Selected text:
*****
15 September 2010

Merrill's Back in Town

Time for some Toronto Rock updates!


First off, and very quickly, the Rock have posted a video of their coverage of Draft Night. I think only Shannon is mic'ed, so the interviewees are a bit quiet.

Second, the Rock signed unrestricted free agent Pat Merrill (also here and here and here). It really wasn't much of a secret that this was going to happen, since Colin Doyle blogged about how great it would be to have Merrill back on the 10th of August.

Merrill's career stats are here, and there is no reason to confuse him with his younger (and more talented) brother. Pat's got Brodie beat in penalty minutes and, even though the stats page doesn't list it completely, faceoff success. Merrill was the first overall pick of the Toronto Rock in 2002 (Tutka's 2008 analysis of the 2002 draft), so how exactly did we get to the point of the Rock having to sign him to get him back?
*****
Recorded information:
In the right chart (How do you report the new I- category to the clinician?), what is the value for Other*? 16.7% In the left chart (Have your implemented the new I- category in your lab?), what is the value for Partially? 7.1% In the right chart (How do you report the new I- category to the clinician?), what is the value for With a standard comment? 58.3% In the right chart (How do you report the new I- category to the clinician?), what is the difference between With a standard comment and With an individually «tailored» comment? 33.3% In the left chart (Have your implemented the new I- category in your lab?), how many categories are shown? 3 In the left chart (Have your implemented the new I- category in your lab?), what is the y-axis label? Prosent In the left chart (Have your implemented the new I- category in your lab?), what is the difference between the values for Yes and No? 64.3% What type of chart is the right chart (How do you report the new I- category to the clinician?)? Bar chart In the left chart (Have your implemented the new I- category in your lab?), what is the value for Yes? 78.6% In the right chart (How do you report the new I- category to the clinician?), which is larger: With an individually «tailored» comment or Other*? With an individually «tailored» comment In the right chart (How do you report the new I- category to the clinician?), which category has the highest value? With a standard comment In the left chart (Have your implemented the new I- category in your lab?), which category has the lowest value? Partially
*****
Check your understanding:
a: List each person named in the Toronto Rock post.
b: Rewrite the part of the Toronto Rock post between "First off, and" and "10th of August.", inclusive, substituting "clip" for "video".

Answers given:
a: Shannon, Pat Merrill, Colin Doyle, Brodie, Tutka

b:
First off, and very quickly, the Rock have posted a clip of their coverage of Draft Night. I think only Shannon is mic'ed, so the interviewees are a bit quiet.

Second, the Rock signed unrestricted free agent Pat Merrill (also here and here and here). It really wasn't much of a secret that this was going to happen, since Colin Doyle blogged about how great it would be to have Merrill back on the 10th of August.